Автомобиль уже въѣзжалъ въ старинныя каменныя ворота и, какъ и утромъ, обогнувъ посреди двора высокую ярко-цвѣтную клумбу, остановился у мраморныхъ ступеней. Никто не вышелъ навстрѣчу гостю. Никого не встрѣтилъ онъ по дорогѣ къ собранію.

Только пріоткрылась боковая дверь буфетной и оттуда выглянуло одно, потомъ другое солдатское лицо, и дверь сейчасъ же захлопнулась.

— Странные какіе-то порядки! — съ досадой подумалъ Л. и открылъ дверь въ столовую: она была пуста и, несмотря на обѣденное время, столъ не былъ накрытъ. Въ углу, у окна, сидѣлъ, согнувшись, кто-то въ защитной формѣ и, закрывъ платкомъ лицо, беззвучно рыдалъ. У Л. защемило сердце. Ничего не понимая, онъ быстро подошелъ къ сидѣвшему и положилъ руку на конвульсивно содрогаяющіяся отъ рыданій плечи. Человѣкъ оторвалъ отъ липа мокрый платокъ. Л. не сразу узналъ лицо дѣлопроизводителя отряда.

**Исходные данные:**
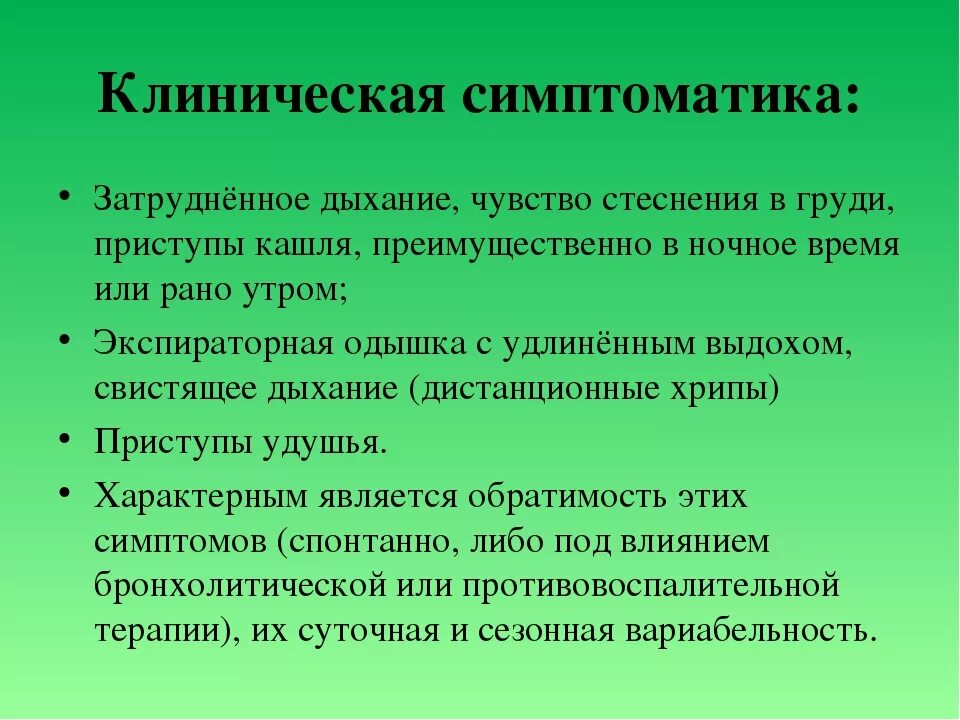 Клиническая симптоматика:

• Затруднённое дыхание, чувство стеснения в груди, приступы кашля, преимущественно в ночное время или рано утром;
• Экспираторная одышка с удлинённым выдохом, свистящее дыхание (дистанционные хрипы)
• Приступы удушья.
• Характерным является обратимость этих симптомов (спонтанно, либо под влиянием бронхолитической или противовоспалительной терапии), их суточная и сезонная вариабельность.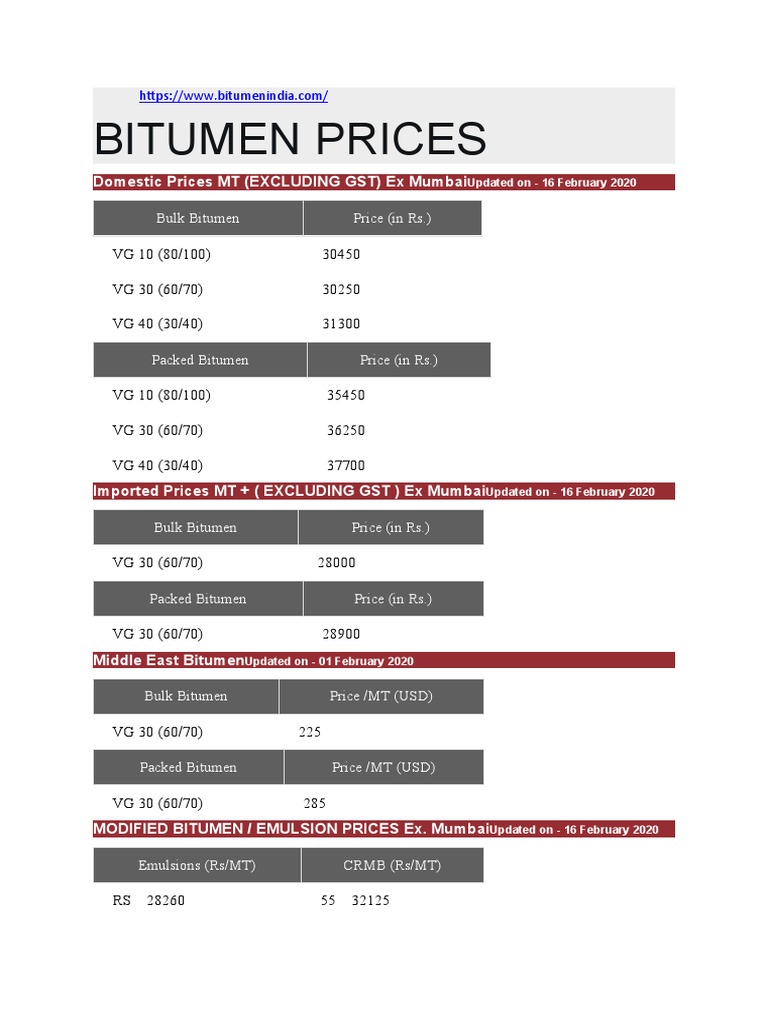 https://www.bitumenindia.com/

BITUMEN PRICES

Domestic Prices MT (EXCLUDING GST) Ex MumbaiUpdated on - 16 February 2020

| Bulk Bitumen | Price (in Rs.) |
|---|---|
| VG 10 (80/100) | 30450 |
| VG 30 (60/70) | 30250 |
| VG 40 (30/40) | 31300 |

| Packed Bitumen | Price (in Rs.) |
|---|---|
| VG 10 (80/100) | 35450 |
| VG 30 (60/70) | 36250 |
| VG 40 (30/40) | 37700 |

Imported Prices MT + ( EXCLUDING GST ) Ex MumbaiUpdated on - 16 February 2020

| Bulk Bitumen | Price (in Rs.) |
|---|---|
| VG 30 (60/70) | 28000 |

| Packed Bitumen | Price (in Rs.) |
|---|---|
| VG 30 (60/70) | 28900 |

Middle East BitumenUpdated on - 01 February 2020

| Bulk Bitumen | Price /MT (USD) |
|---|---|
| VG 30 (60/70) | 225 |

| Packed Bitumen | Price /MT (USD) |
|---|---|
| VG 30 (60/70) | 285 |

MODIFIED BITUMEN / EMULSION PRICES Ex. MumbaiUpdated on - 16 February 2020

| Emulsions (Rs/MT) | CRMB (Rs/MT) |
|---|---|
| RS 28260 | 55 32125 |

==

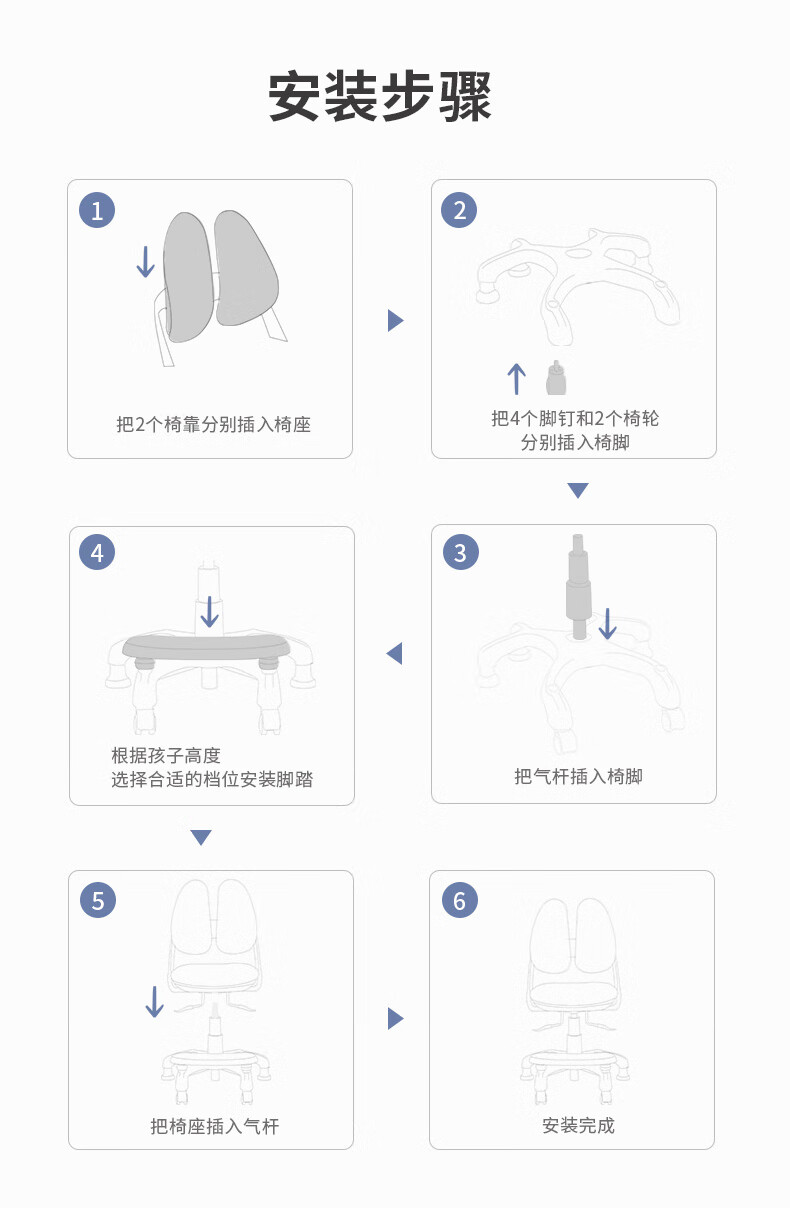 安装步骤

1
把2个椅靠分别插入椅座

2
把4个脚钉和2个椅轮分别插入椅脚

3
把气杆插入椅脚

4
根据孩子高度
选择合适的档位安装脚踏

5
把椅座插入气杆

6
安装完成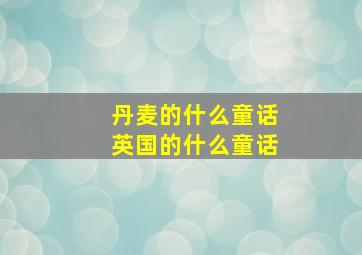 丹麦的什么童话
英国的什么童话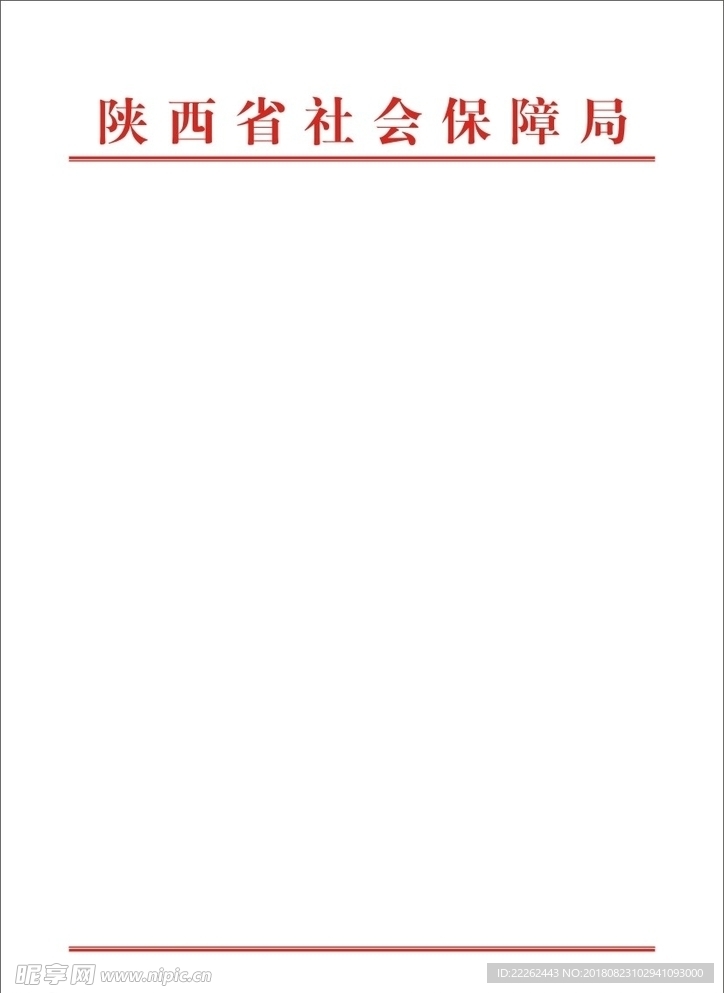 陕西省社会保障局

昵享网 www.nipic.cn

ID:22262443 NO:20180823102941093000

**Условие задачи:**
Повторите без изменений отрывок текста от «Автомобиль уже въѣзжалъ» до «дорогѣ къ собранію.». Записи к тексту отношения не имеют.

**Результат:**
Автомобиль уже въѣзжалъ въ старинныя каменныя ворота и, какъ и утромъ, обогнувъ посреди двора высокую ярко-цвѣтную клумбу, остановился у мраморныхъ ступеней. Никто не вышелъ навстрѣчу гостю. Никого не встрѣтилъ онъ по дорогѣ къ собранію.